[[ INFORMATION SHOWN, beginning ]]

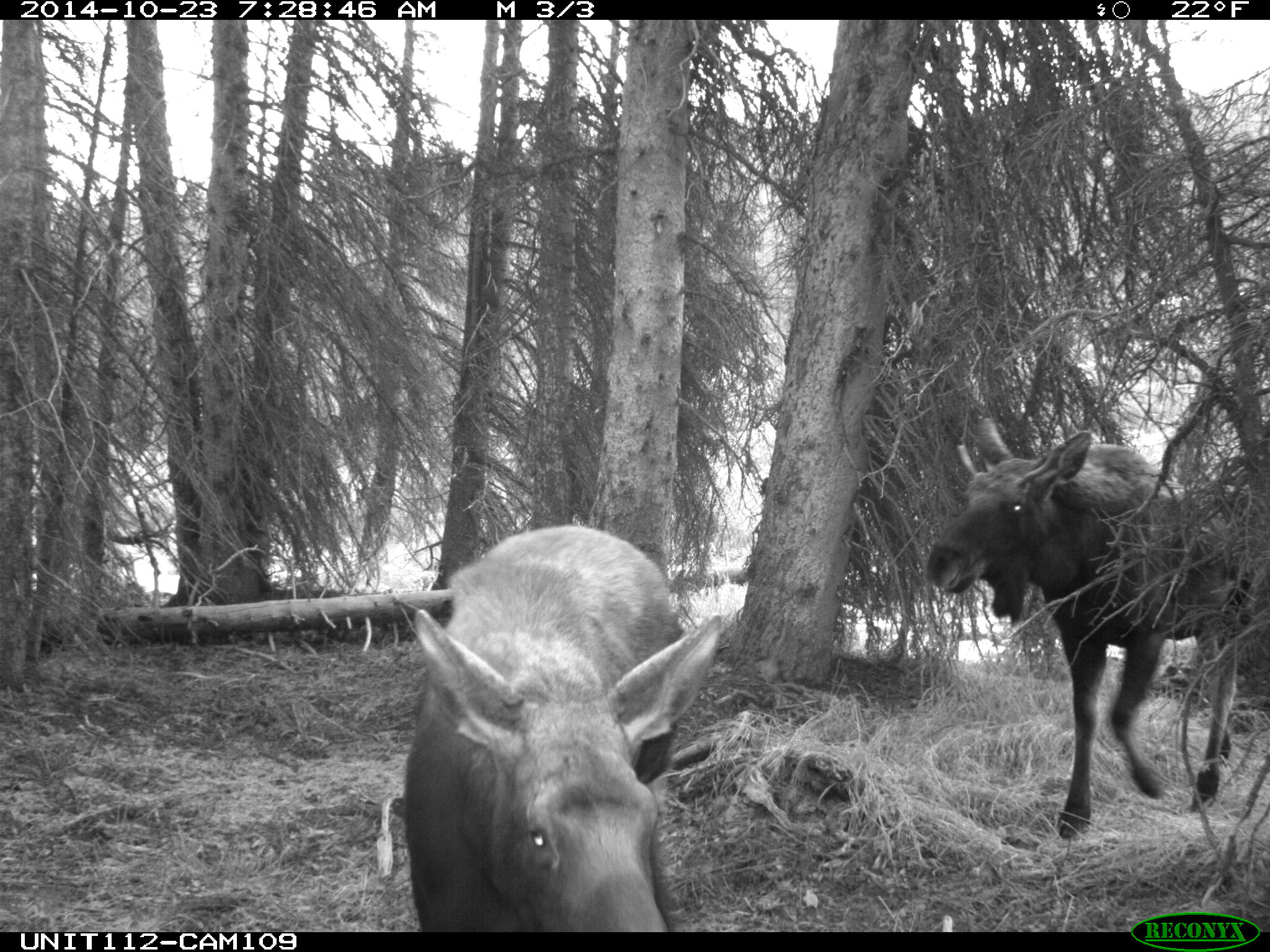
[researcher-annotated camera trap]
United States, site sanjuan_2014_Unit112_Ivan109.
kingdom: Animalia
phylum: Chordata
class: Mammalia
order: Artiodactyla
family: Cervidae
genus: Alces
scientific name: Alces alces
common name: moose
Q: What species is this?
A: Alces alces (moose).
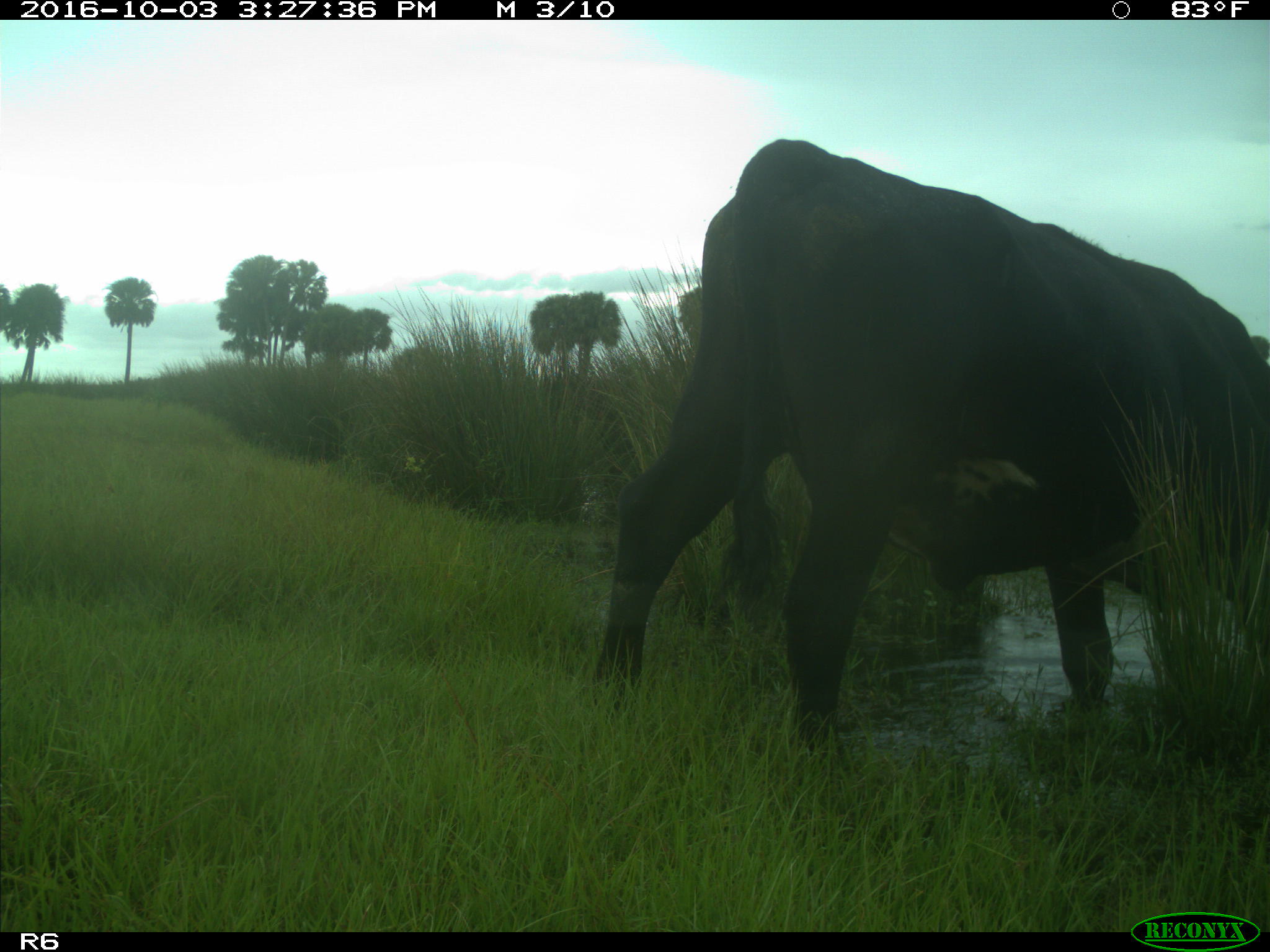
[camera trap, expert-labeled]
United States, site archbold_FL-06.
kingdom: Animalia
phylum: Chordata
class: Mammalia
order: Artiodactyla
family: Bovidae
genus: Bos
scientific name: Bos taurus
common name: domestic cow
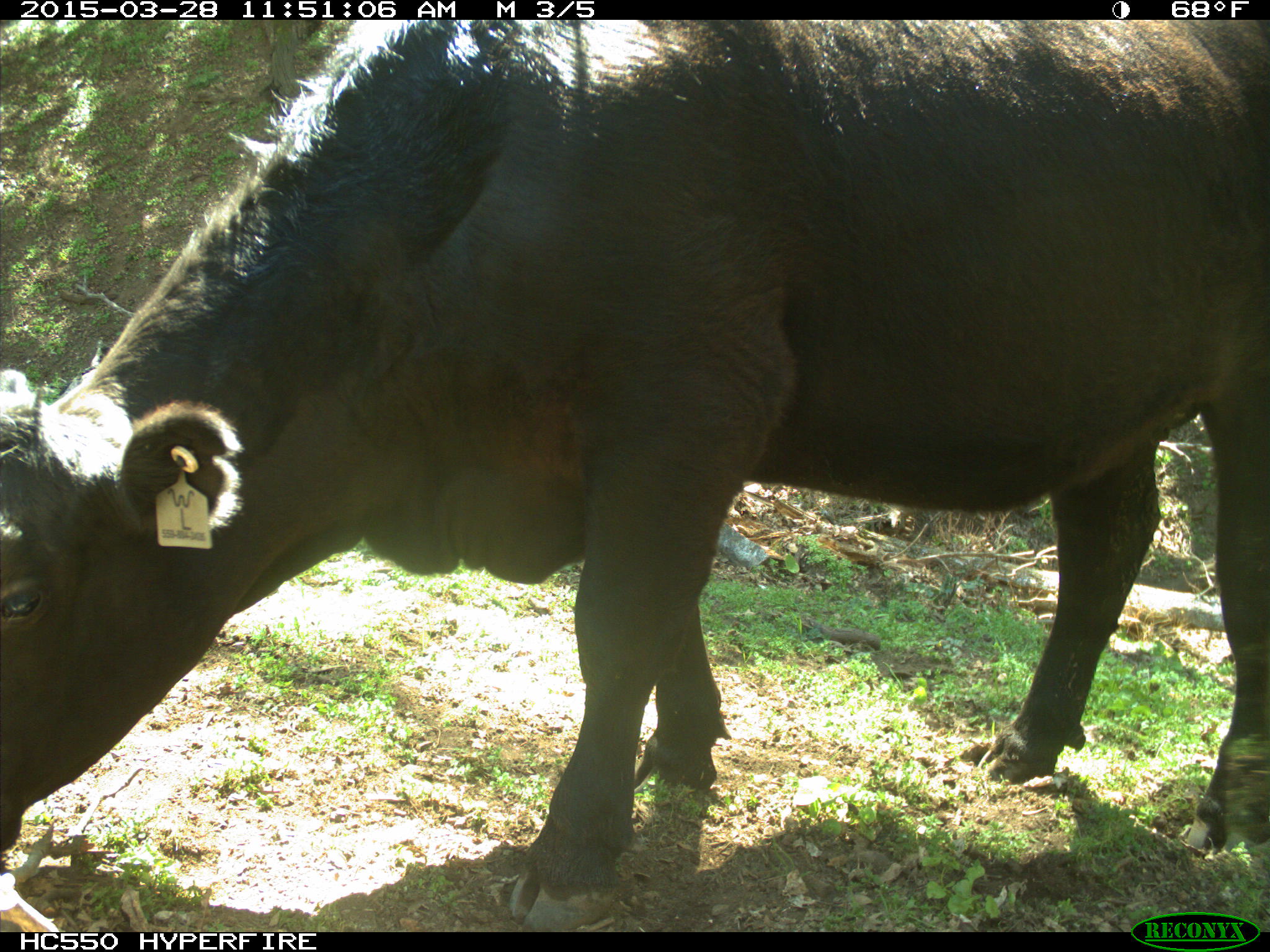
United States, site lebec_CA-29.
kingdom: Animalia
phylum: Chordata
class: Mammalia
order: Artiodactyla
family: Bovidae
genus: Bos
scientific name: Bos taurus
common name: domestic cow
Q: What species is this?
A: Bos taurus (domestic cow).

[[ INFORMATION SHOWN, end ]]
[[ INFORMATION SHOWN, beginning ]]

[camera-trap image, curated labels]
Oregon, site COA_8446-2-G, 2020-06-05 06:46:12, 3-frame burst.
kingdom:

[[ INFORMATION SHOWN, end ]]
[[ INFORMATION SHOWN, beginning ]]

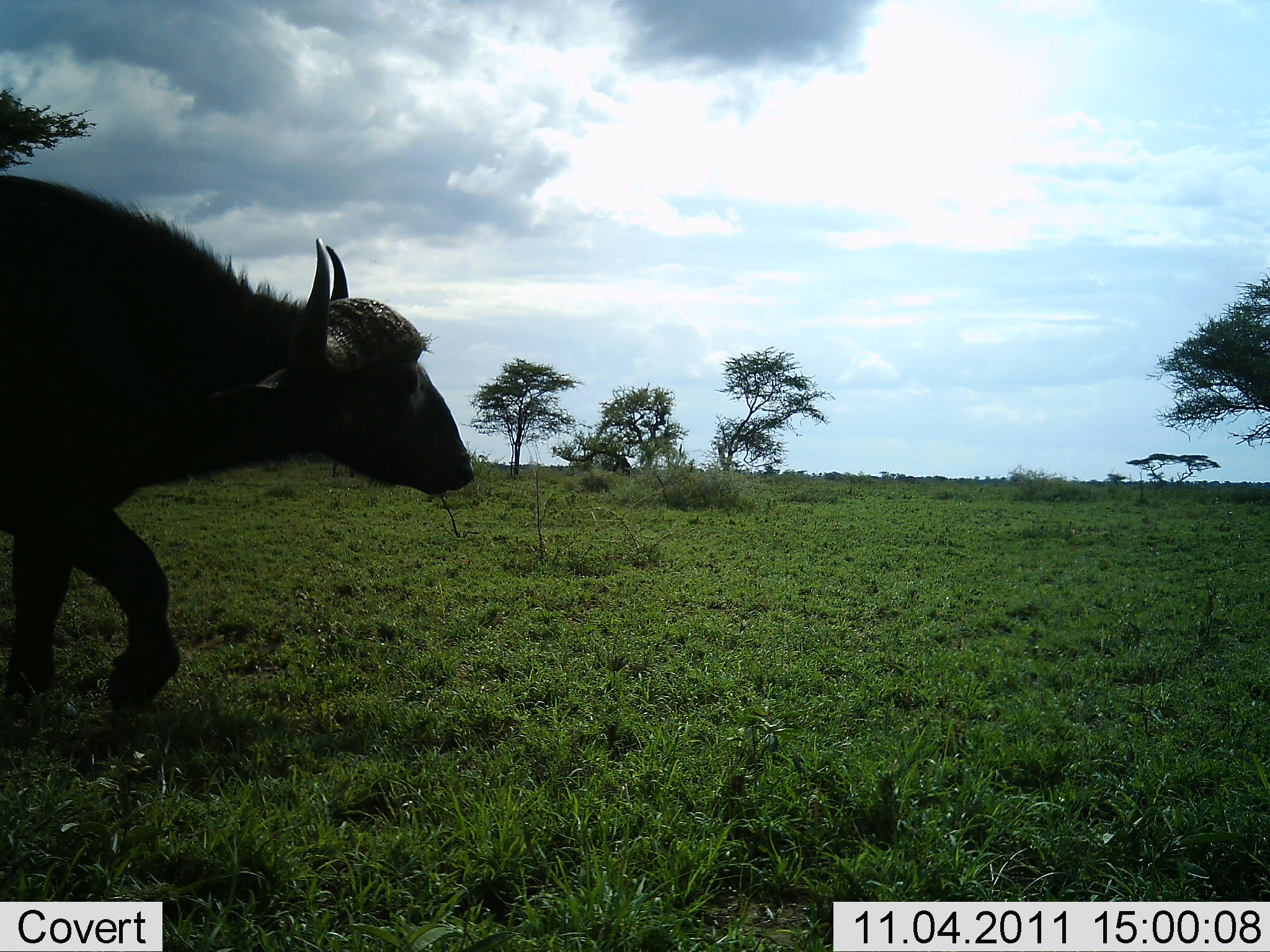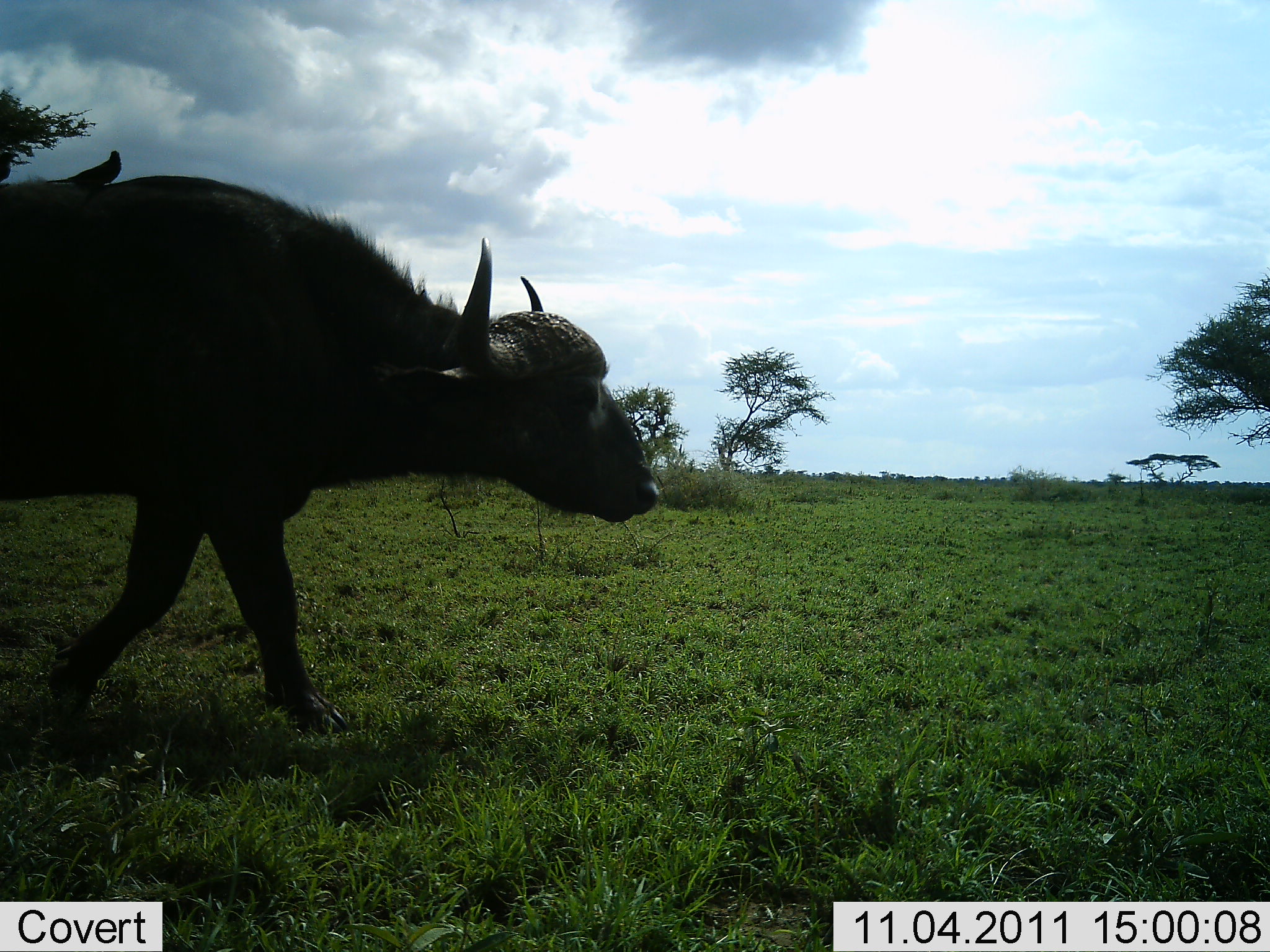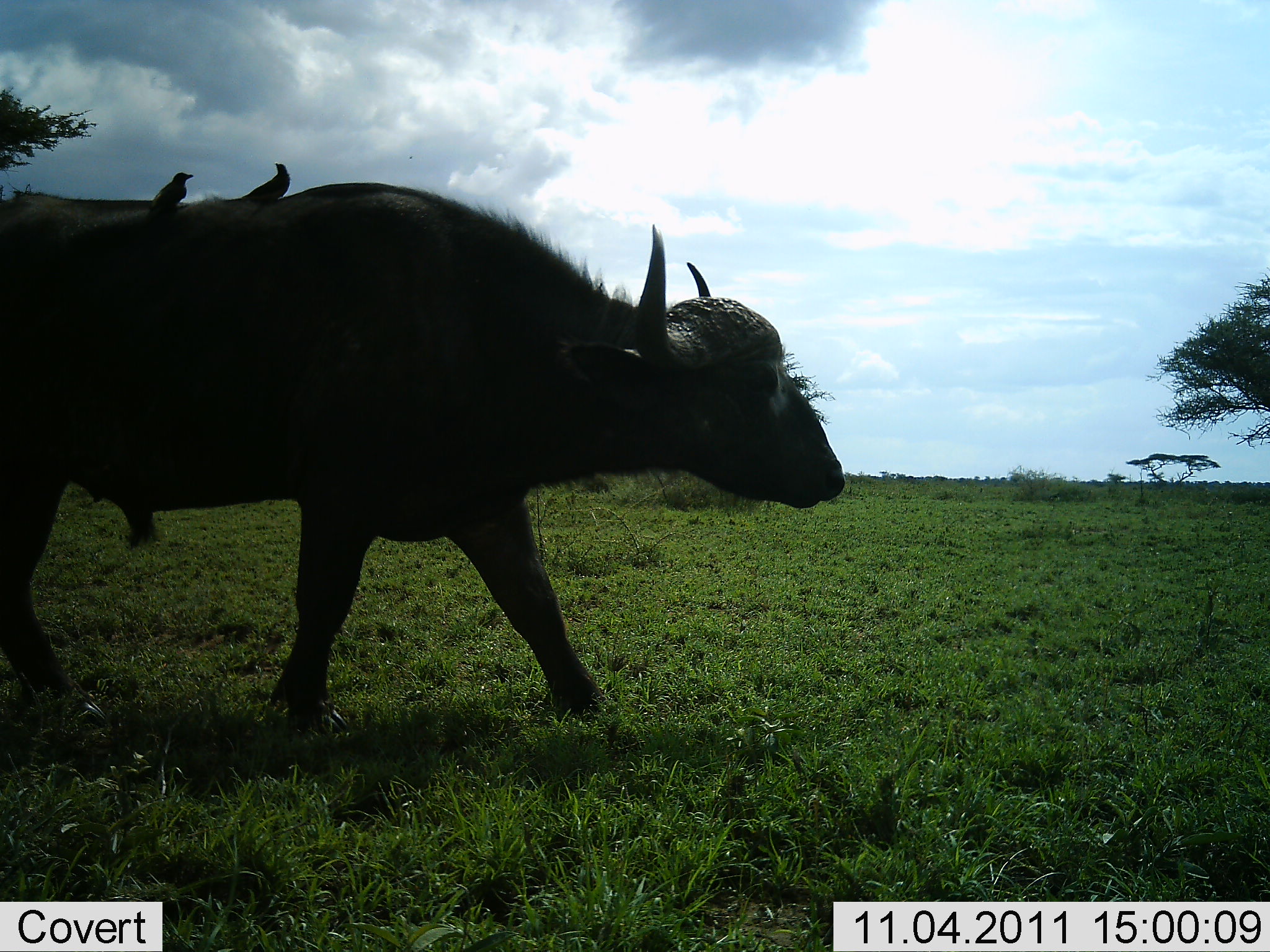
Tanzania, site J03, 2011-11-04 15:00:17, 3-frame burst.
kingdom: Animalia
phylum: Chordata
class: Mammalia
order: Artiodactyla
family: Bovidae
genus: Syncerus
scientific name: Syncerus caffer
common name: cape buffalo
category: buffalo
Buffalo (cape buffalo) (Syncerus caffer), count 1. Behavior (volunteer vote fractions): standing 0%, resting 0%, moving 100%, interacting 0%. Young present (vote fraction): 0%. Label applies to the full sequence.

[[ INFORMATION SHOWN, end ]]

Copy the lines that hold the word "name". Take them from the records above.

scientific name: Alces alces
common name: moose
scientific name: Bos taurus
common name: domestic cow
scientific name: Bos taurus
common name: domestic cow
scientific name: Syncerus caffer
common name: cape buffalo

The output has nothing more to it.